Early/mid C19. 4 storeys plus basement. Plain classical, south elevation of Portland stone with channelled ground storey and cornice below top floor. Arched passage through centre. Plain, rear elevation of yellow brick with railings and gates.

It’s the “rear elevation of yellow brick” that you see in the picture. There are three gas lamps, at least one of which works. The other two look very rickety.

The buildings, 1 & 2 Mitre Court Buildings, are legal practices, housing Barristers and their associates. A list of the barristers is by the doors. The notice on the pavement says “Inner Temple Treasury Office, Open 10am – 4pm”. This is the office underneath the furthest gas light, the one with the right-angled support above it.

The paving slabs at the bottom of the picture were in fact green, as I have drawn them. It was damp, and there was a coating of moss-type algae on the paving slabs. A saying of my late father was, “The plants will win in the end”. When I see such a green coating on stone, in the middle of the City, I am reminded of his words, and I think he is right.

Eventually I had to stop drawing as the rain came down. The drawing got a bit wet.

Here is work in progress and a map:

 

Drawing took 1hour 15 mins. Colours used mostly Perinone orange, and Prussian blue, with a bit of burnt umber. Indian yellow for the gas lights. All Daniel Smith colours. Pen is Lamy Safari EF nib, with De Atramentis document (waterproof) black ink.

 

St Peter upon Cornhill

I went out to look for more gas lights in the City. There was rain, and the back alleys were wet. I couldn’t find any more gaslights.

At the South East extreme of my peregrination I looked up and saw St Peter upon Cornhill. It is wedged in between other buildings.

The adjacent building is labelled “54 & 55” Cornhill, in lovely art-deco writing. There is a branch of “EAT” on the ground floor. High up, there are three strange devils (ringed in red on the annotated picture above). The two larger and higher ones are definitely female devils, with big breasts and strong muscles. The smaller devil is yelling from his position above a window.

-- -- --

Work instruction 1:
In the drawing journal, which pen and ink were used for the drawing of Mitre Court Buildings?
Work instruction 2:
Resume the drawing journal from its last sentence, carrying on in the same voice.
You will not need the items to do the work.

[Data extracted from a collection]
-- -- --

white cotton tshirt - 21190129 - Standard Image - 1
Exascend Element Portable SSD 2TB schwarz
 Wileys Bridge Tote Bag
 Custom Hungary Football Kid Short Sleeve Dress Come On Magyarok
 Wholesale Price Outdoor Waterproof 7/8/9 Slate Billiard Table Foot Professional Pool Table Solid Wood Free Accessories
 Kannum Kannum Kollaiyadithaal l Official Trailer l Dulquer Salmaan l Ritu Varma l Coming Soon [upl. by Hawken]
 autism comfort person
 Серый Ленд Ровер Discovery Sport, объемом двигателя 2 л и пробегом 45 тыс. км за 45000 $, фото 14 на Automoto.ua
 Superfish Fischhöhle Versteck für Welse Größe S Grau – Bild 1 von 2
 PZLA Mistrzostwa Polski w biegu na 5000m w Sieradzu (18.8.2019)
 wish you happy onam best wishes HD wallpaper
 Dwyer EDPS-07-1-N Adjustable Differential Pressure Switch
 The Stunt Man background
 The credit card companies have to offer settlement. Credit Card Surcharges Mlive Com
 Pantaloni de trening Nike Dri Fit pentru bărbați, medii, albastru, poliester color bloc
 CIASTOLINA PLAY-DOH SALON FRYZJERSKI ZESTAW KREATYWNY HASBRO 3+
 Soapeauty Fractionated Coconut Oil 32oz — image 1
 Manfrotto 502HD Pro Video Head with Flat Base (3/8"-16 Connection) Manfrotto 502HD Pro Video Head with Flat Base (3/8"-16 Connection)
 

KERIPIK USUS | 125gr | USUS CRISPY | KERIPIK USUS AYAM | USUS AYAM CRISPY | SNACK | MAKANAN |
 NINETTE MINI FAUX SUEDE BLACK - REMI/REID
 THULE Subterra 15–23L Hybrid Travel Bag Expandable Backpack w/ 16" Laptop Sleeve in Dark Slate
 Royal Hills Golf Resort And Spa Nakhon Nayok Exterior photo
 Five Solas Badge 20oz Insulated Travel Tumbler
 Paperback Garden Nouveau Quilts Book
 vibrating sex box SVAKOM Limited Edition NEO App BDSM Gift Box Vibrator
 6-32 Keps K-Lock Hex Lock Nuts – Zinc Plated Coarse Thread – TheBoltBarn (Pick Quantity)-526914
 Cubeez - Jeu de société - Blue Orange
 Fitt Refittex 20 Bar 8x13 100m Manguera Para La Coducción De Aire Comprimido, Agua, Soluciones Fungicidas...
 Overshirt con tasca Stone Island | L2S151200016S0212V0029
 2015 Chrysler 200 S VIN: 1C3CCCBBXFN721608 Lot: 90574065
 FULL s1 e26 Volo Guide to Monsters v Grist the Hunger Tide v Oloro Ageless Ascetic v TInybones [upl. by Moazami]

-- -- --

Exercise result 1:
A Lamy Safari pen with an EF nib and De Atramentis document (waterproof) black ink.

Exercise result 2:
I drew this picture from the shelter of White Lion Court, which is on the North side of Cornhill. This is one of those City of London back-alleys. It doesn’t go anywhere, just to the door of what looks like an insurance company, and off to the side is a doorway with ecclesiastical carving above. It looks like the entrance to a monastery. But that can’t be right. The modern iron gate is adorned with modern litter.

As I was drawing a man came round from the nearby branch of Sainsbury’s to eat his sandwich and smoke.

Then later another man came by and asked me if I had seen the fire brigade. I said no, because I hadn’t. He said the fire alarm in one of the offices had gone off. He said he’d be wandering about for a bit, while he contacted the key holder. I could hear him calmly making phone calls. He was still there when I finished my drawing and packed up. I waved goodbye to him, and he nodded and half waved back, constrained in his movements as he was holding his phone to his ear and consulting a notebook.

It is astonishing how many tourist groups go down Cornhill. If I have done nothing else today, I have at least inspired a few tourists and other passers-by to look upwards to the onion spire of St Peter upon Cornhill. People pause, see that I am drawing, wonder what I can possibly be drawing in that dingy back-alley, and then look in the direction I’m looking and see the spire.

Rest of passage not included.